As stated above, our computational methodology consists of three interconnected algorithms to accomplish three fundamental objectives. At the beginning, we retain unique variants and discard duplicate ones in terms of their values across the samples. We then select a set of representative variants using linkage disequilibrium measures. Finally, a subset of highly discriminating variants is identified using a robust and stable machine learning algorithm.
To demonstrate the efficacy of our proposed algorithms, we have considered astigmatism case-control GWAS dataset. Astigmatism is a common eye condition that causes blurred vision because of an error in the shape of the cornea. The cause of astigmatism is not entirely known but a sizable inheritability is assumed. Clinical studies show that developmental disorders (such as, autism) and astigmatism co-occur in a statistically significant number of individuals. By performing classical GWAS analysis, we didn't find any genome-wide statistically significant variants. Conversely, we have identified a set of stable, robust, and highly predictive variants that can together explain the genetics of astigmatism. We have performed a set of biological enrichment analyses based on gene ontology (GO) terms, disease ontology (DO) terms, biological pathways, network of pathways, and so forth to manifest the accuracy and novelty of our findings.
Rigorous experimental evaluations show that our proposed methodology can solve GWAS multi-locus problem effectively and efficiently. It can identify signals from GWAS dataset having small number of samples with a high level of accuracy. We believe that the proposed methodology based on graph theory and machine learning is the most comprehensive one compared to any other machine learning based tools in this domain.
METAGENOMIC SEQUENCE CLASSIFICATION
Metagenomics is a strong tool that can be used to decipher microbial communities by directly sampling genetic materials from their natural habitats. Therefore, it can be applied in a wide variety of fields to solve practical challenges. Application areas include but are not limited to biofuels, biotechnology, food safety, agriculture, medications, etc. It can be used for early detection of threats to food production (crop and animal diseases) and food safety (monitoring and early detection of dangerous microbial contaminants). Metagenomic sequencing shows promise as a sensitive and rapid method to diagnose infectious diseases by comparing genetic material found in a patient's sample to a database of thousands of bacteria, viruses, and other pathogens. There is also strong evidence that microbes may contribute to many non–infectious chronic diseases such as some forms of cancer, coronary heart disease, and diabetes. Thus, metagenomics offers to decipher the role of the human microbiome (the collective genome of our symbionts) in health and disease in individuals and populations, and the development of novel diagnostic and treatment strategies based on this knowledge. Consequently, we need efficient computational method to correctly identify microbes and their abundances in the metagenomic sample.

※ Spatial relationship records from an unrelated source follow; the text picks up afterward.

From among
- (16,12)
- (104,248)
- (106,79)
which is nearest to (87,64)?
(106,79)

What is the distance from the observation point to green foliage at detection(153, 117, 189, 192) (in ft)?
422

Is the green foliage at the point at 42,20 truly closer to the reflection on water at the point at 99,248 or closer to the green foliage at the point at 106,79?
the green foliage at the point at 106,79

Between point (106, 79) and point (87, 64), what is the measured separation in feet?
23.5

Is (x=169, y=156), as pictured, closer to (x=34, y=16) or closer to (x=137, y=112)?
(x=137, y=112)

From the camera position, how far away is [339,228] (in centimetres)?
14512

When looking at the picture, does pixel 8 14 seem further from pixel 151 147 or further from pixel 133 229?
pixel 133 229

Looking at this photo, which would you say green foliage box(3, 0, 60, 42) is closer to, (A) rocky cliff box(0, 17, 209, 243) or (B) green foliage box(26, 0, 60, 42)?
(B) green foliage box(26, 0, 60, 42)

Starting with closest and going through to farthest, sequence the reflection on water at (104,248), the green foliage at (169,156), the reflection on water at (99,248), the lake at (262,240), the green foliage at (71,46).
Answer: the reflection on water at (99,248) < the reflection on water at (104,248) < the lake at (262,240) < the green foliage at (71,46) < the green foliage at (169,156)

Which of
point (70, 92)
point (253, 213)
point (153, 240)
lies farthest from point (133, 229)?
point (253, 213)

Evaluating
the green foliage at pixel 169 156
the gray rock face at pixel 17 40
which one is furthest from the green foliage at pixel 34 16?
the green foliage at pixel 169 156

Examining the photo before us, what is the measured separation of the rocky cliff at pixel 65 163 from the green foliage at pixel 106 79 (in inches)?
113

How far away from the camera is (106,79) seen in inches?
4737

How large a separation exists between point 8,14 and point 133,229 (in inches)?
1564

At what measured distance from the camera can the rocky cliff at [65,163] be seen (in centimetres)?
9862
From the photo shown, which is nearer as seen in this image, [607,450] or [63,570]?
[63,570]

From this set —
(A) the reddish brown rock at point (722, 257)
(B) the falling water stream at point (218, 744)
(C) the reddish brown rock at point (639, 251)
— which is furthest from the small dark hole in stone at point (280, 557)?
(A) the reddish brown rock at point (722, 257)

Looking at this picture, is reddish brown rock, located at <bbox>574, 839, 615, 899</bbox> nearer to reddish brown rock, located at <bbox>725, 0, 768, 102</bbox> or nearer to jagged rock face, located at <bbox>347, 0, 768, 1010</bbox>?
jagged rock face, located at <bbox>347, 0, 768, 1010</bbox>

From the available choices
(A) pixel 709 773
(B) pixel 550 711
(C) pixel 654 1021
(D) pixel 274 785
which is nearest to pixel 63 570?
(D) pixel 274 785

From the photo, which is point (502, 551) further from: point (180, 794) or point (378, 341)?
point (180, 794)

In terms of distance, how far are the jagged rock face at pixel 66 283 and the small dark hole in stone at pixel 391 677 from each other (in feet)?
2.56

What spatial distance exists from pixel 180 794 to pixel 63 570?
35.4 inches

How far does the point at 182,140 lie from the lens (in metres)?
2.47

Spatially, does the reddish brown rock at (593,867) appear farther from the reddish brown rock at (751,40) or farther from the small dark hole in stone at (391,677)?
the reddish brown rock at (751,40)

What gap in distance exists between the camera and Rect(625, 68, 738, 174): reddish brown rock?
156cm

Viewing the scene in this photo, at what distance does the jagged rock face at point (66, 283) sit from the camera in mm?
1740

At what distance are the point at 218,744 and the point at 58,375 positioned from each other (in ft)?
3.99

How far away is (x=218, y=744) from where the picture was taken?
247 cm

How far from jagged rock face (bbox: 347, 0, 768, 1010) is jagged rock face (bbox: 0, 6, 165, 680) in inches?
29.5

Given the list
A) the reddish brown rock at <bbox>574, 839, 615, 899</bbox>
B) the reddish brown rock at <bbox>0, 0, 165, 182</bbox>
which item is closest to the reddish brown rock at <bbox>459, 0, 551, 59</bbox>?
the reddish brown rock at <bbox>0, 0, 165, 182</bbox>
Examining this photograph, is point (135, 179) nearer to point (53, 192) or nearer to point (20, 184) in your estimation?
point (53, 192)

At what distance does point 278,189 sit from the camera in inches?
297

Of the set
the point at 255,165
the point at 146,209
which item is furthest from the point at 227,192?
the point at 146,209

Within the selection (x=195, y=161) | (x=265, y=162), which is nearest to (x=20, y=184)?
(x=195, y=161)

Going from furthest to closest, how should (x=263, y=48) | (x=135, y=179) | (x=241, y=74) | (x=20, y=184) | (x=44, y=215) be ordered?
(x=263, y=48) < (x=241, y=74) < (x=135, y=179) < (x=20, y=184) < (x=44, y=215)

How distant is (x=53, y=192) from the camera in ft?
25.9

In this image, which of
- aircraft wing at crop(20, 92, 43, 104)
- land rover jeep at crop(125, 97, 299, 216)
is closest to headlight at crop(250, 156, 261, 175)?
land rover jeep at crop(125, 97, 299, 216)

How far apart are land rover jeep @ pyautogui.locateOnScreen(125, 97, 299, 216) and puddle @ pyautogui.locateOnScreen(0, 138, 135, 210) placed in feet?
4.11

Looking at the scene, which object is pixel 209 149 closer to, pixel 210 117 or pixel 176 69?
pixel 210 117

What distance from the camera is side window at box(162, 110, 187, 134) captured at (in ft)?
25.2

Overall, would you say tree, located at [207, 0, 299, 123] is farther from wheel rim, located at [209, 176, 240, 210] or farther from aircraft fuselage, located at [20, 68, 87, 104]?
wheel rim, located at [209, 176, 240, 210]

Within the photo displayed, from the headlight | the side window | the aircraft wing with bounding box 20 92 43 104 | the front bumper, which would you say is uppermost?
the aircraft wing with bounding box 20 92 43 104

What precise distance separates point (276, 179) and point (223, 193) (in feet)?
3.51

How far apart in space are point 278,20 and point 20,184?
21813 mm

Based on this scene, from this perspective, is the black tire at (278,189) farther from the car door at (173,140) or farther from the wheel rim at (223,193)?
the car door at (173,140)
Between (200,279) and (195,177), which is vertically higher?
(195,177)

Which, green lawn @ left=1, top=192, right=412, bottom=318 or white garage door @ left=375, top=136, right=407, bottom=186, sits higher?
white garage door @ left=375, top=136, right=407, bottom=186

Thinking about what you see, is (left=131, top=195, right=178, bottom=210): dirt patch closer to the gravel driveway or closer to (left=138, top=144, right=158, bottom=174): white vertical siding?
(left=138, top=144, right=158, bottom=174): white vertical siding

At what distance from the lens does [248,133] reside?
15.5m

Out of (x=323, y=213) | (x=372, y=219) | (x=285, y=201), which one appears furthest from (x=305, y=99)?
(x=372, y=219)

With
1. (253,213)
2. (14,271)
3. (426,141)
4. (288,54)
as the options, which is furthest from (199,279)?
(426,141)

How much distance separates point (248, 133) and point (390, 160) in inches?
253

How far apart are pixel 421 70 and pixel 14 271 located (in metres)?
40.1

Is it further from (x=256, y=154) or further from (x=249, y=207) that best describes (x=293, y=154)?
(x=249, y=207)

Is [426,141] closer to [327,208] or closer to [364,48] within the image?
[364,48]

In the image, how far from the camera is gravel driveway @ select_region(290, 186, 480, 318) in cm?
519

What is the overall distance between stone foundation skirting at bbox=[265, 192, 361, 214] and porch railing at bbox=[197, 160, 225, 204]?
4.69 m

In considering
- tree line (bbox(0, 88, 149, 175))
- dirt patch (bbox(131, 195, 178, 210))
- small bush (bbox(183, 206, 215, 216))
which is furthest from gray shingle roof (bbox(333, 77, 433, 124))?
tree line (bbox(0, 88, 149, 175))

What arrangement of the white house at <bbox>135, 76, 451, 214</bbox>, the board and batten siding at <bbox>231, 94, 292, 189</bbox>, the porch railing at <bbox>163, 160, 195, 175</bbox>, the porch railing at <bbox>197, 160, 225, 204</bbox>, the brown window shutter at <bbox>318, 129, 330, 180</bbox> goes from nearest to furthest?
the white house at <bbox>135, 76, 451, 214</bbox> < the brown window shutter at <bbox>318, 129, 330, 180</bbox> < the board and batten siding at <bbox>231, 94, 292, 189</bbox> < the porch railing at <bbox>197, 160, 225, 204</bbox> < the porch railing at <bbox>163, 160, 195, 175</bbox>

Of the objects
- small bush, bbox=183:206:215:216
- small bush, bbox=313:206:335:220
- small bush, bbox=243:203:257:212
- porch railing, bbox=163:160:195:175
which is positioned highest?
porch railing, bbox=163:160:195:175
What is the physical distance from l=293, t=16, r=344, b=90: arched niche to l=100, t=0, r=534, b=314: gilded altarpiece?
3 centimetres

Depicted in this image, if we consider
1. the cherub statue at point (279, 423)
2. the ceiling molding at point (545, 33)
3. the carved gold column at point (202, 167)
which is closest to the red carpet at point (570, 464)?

In metagenomics we study genetic materials of microorganisms (such as, bacteria, virus) recovered directly from environmental samples (such as, human gut, biomass, food). The genetic materials are sequenced to get fragmented short genetic sequences called reads. From this set of reads we need to identify microbes in the sample. Researchers have drafted complete genetic sequences (i.e., genomes) of thousands of different microbes. These reads need to be aligned onto these known reference genomes to detect microorganisms. Computationally it is a very challenging task due to the facts that there exist thousands of such microbial genomes and the metagenomic sample usually contain massive number of reads. Several subsequence-based approaches exist in this domain to determine the identity and relative abundance of microbes in a heterogenous microbial sample. These methods suffer from low classification accuracy, high execution time, and high memory usage. Thus, we need efficient and effective computational technique to quickly and accurately identify microbes present in a metagenomic sample. To address all the issues stated above we offer very fast and highly accurate metagenomics sequence classification algorithms based on identifying unique regions among the microbial genomes. These unique regions are then combined to form a model sequence for each microbe. Instead of using the full genome sequences, these shorter pre-built model sequences are then employed to accurately detect taxonomic ranks and estimate their relative abundances. Experimental results show that the proposed algorithms are indeed more effective and efficient algorithms compared to the other state-of-the-art algorithms in terms of accuracy, memory, and runtime.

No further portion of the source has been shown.